TASK TO COMPLETE — Read the data and repeat it in full, exactly.

GIVEN INFORMATION —
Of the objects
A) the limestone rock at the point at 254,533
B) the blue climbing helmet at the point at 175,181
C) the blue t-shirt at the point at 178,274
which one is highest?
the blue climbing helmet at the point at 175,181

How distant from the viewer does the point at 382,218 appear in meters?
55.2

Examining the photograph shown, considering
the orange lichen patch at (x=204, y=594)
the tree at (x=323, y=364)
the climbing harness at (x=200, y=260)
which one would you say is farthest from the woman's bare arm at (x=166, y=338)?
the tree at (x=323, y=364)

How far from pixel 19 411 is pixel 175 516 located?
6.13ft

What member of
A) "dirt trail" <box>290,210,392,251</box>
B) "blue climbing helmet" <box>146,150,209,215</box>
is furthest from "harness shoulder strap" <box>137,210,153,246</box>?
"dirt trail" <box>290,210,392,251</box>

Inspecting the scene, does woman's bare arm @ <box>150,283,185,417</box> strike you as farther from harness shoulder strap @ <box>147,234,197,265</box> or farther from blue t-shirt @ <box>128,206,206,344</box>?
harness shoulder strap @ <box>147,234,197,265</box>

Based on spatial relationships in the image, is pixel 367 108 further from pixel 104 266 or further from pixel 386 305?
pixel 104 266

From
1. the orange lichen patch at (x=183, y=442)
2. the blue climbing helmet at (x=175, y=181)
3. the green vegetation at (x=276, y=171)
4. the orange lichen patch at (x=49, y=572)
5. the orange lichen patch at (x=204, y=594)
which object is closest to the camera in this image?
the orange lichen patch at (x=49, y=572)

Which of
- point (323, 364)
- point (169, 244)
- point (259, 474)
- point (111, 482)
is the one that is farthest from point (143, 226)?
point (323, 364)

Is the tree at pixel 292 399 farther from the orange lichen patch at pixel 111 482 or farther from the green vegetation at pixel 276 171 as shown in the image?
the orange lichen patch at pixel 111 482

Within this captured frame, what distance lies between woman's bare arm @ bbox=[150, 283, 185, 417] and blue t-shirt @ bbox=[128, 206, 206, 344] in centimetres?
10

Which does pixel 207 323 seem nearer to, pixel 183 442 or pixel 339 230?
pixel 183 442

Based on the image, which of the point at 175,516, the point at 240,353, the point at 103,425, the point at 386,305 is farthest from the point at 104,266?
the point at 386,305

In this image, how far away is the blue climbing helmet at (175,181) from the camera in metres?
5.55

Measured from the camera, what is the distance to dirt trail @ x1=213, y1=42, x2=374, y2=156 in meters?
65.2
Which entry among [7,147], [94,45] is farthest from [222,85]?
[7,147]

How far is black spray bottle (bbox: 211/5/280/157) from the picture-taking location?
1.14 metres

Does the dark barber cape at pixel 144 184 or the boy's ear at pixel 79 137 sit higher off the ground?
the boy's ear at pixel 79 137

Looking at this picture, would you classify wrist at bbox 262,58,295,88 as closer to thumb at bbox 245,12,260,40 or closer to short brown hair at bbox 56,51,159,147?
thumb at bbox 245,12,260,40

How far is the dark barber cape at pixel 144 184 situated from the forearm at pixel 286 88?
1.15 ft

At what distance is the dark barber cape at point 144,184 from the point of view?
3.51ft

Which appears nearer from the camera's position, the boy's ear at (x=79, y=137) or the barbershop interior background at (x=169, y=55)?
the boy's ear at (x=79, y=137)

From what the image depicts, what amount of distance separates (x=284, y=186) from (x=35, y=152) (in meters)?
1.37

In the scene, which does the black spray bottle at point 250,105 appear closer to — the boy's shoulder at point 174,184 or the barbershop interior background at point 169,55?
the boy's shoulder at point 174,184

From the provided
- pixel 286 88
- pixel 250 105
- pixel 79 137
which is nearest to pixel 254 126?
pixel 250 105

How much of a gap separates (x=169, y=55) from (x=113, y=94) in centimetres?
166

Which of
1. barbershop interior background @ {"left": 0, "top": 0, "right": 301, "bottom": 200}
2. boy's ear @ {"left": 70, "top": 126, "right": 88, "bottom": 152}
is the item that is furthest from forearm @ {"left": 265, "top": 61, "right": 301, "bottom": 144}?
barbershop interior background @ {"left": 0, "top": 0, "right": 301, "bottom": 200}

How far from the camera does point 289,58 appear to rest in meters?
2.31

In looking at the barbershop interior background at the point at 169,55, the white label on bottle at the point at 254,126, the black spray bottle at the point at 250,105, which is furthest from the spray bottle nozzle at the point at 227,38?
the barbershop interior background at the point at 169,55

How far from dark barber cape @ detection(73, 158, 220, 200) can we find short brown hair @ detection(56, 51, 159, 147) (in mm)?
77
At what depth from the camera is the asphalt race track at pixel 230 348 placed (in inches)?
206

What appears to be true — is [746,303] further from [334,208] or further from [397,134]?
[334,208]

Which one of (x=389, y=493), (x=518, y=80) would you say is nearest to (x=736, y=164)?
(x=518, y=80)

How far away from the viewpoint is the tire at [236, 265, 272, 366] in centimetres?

TASK RESPONSE —
Of the objects
A) the limestone rock at the point at 254,533
B) the blue climbing helmet at the point at 175,181
C) the blue t-shirt at the point at 178,274
which one is highest?
the blue climbing helmet at the point at 175,181

How distant from the viewer does the point at 382,218 appear in meters?
55.2

Examining the photograph shown, considering
the orange lichen patch at (x=204, y=594)
the tree at (x=323, y=364)
the climbing harness at (x=200, y=260)
which one would you say is farthest from the woman's bare arm at (x=166, y=338)?
the tree at (x=323, y=364)

How far from pixel 19 411 is pixel 175 516 located?
6.13ft

What member of
A) "dirt trail" <box>290,210,392,251</box>
B) "blue climbing helmet" <box>146,150,209,215</box>
is furthest from "harness shoulder strap" <box>137,210,153,246</box>?
"dirt trail" <box>290,210,392,251</box>

Inspecting the scene, does woman's bare arm @ <box>150,283,185,417</box> strike you as farther from harness shoulder strap @ <box>147,234,197,265</box> or farther from blue t-shirt @ <box>128,206,206,344</box>?
harness shoulder strap @ <box>147,234,197,265</box>

Based on spatial relationships in the image, is pixel 367 108 further from pixel 104 266 or further from pixel 386 305?
pixel 104 266

From
1. the orange lichen patch at (x=183, y=442)
2. the blue climbing helmet at (x=175, y=181)
3. the green vegetation at (x=276, y=171)
4. the orange lichen patch at (x=49, y=572)
5. the orange lichen patch at (x=204, y=594)
which object is closest to the camera in this image?
the orange lichen patch at (x=49, y=572)

Which of
- point (323, 364)
- point (169, 244)
- point (259, 474)
- point (111, 482)
is the one that is farthest from point (143, 226)?
point (323, 364)

Is the tree at pixel 292 399 farther from the orange lichen patch at pixel 111 482 or farther from the green vegetation at pixel 276 171 as shown in the image?
the orange lichen patch at pixel 111 482

Within this captured frame, what distance lies between woman's bare arm @ bbox=[150, 283, 185, 417] and blue t-shirt @ bbox=[128, 206, 206, 344] in centimetres?
10

Which does pixel 207 323 seem nearer to, pixel 183 442 or pixel 339 230?
pixel 183 442

Based on the image, which of the point at 175,516, the point at 240,353, the point at 103,425, the point at 386,305 is farthest from the point at 104,266?
the point at 386,305

In this image, how far away is the blue climbing helmet at (175,181) from the camera in metres?
5.55

Measured from the camera, what is the distance to dirt trail @ x1=213, y1=42, x2=374, y2=156 in meters?
65.2
Which entry among [7,147], [94,45] is farthest from [222,85]?
[7,147]

How far is black spray bottle (bbox: 211/5/280/157) from the picture-taking location?
1.14 metres

Does the dark barber cape at pixel 144 184 or the boy's ear at pixel 79 137 sit higher off the ground?
the boy's ear at pixel 79 137

Looking at this picture, would you classify wrist at bbox 262,58,295,88 as closer to thumb at bbox 245,12,260,40 or closer to short brown hair at bbox 56,51,159,147?
thumb at bbox 245,12,260,40

How far is the dark barber cape at pixel 144 184 situated from the forearm at pixel 286 88?
1.15 ft

At what distance is the dark barber cape at point 144,184 from the point of view?
3.51ft

Which appears nearer from the camera's position, the boy's ear at (x=79, y=137) or the barbershop interior background at (x=169, y=55)?
the boy's ear at (x=79, y=137)

From what the image depicts, what amount of distance separates (x=284, y=186) from (x=35, y=152) (in meters)?
1.37

In the scene, which does the black spray bottle at point 250,105 appear closer to — the boy's shoulder at point 174,184 or the barbershop interior background at point 169,55?
the boy's shoulder at point 174,184

From the provided
- pixel 286 88
- pixel 250 105
- pixel 79 137
which is nearest to pixel 254 126?
pixel 250 105

How much of a gap separates (x=169, y=55) from (x=113, y=94) in centimetres?
166

Which of
1. barbershop interior background @ {"left": 0, "top": 0, "right": 301, "bottom": 200}
2. boy's ear @ {"left": 70, "top": 126, "right": 88, "bottom": 152}
is the item that is furthest from forearm @ {"left": 265, "top": 61, "right": 301, "bottom": 144}?
barbershop interior background @ {"left": 0, "top": 0, "right": 301, "bottom": 200}

How far from the camera does point 289,58 appear to rest in meters?
2.31

In looking at the barbershop interior background at the point at 169,55, the white label on bottle at the point at 254,126, the black spray bottle at the point at 250,105, which is furthest from the spray bottle nozzle at the point at 227,38?
the barbershop interior background at the point at 169,55

How far from dark barber cape @ detection(73, 158, 220, 200) can we find short brown hair @ detection(56, 51, 159, 147) (in mm)?
77
At what depth from the camera is the asphalt race track at pixel 230 348 placed (in inches)?
206

What appears to be true — is [746,303] further from [334,208] or further from [397,134]?
[334,208]

Which one of (x=389, y=493), (x=518, y=80) would you say is nearest to (x=736, y=164)?
(x=518, y=80)

How far away from the viewpoint is the tire at [236, 265, 272, 366] in centimetres?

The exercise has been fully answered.